--- To do ---
Reprint the whole of the data exactly.

--- Records drawn from a dataset ---
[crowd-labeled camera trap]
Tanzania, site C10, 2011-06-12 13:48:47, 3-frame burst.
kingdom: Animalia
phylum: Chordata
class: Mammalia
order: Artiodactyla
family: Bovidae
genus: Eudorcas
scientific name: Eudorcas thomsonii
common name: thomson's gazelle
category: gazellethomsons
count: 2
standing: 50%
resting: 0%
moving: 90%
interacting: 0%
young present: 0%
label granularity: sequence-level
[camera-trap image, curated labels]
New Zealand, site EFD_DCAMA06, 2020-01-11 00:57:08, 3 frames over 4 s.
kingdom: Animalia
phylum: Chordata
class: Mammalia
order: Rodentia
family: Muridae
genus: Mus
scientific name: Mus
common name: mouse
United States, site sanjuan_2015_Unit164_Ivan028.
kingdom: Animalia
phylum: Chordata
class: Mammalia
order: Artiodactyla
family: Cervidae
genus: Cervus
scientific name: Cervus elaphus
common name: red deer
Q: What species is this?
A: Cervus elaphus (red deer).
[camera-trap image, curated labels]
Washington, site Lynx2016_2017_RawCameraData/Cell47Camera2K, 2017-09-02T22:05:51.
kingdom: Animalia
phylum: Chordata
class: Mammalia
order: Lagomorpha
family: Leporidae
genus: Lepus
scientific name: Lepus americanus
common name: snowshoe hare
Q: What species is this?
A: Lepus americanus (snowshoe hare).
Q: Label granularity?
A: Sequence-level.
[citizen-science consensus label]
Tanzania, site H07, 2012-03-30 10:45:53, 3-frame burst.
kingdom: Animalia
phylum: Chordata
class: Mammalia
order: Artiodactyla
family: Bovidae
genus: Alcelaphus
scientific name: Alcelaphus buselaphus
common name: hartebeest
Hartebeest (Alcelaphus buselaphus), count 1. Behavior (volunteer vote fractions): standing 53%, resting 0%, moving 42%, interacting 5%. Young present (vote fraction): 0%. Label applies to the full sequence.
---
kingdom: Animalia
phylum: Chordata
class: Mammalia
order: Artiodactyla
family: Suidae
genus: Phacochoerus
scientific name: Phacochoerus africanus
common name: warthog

--- Task response ---
[crowd-labeled camera trap]
Tanzania, site C10, 2011-06-12 13:48:47, 3-frame burst.
kingdom: Animalia
phylum: Chordata
class: Mammalia
order: Artiodactyla
family: Bovidae
genus: Eudorcas
scientific name: Eudorcas thomsonii
common name: thomson's gazelle
category: gazellethomsons
count: 2
standing: 50%
resting: 0%
moving: 90%
interacting: 0%
young present: 0%
label granularity: sequence-level
[camera-trap image, curated labels]
New Zealand, site EFD_DCAMA06, 2020-01-11 00:57:08, 3 frames over 4 s.
kingdom: Animalia
phylum: Chordata
class: Mammalia
order: Rodentia
family: Muridae
genus: Mus
scientific name: Mus
common name: mouse
United States, site sanjuan_2015_Unit164_Ivan028.
kingdom: Animalia
phylum: Chordata
class: Mammalia
order: Artiodactyla
family: Cervidae
genus: Cervus
scientific name: Cervus elaphus
common name: red deer
Q: What species is this?
A: Cervus elaphus (red deer).
[camera-trap image, curated labels]
Washington, site Lynx2016_2017_RawCameraData/Cell47Camera2K, 2017-09-02T22:05:51.
kingdom: Animalia
phylum: Chordata
class: Mammalia
order: Lagomorpha
family: Leporidae
genus: Lepus
scientific name: Lepus americanus
common name: snowshoe hare
Q: What species is this?
A: Lepus americanus (snowshoe hare).
Q: Label granularity?
A: Sequence-level.
[citizen-science consensus label]
Tanzania, site H07, 2012-03-30 10:45:53, 3-frame burst.
kingdom: Animalia
phylum: Chordata
class: Mammalia
order: Artiodactyla
family: Bovidae
genus: Alcelaphus
scientific name: Alcelaphus buselaphus
common name: hartebeest
Hartebeest (Alcelaphus buselaphus), count 1. Behavior (volunteer vote fractions): standing 53%, resting 0%, moving 42%, interacting 5%. Young present (vote fraction): 0%. Label applies to the full sequence.
---
kingdom: Animalia
phylum: Chordata
class: Mammalia
order: Artiodactyla
family: Suidae
genus: Phacochoerus
scientific name: Phacochoerus africanus
common name: warthog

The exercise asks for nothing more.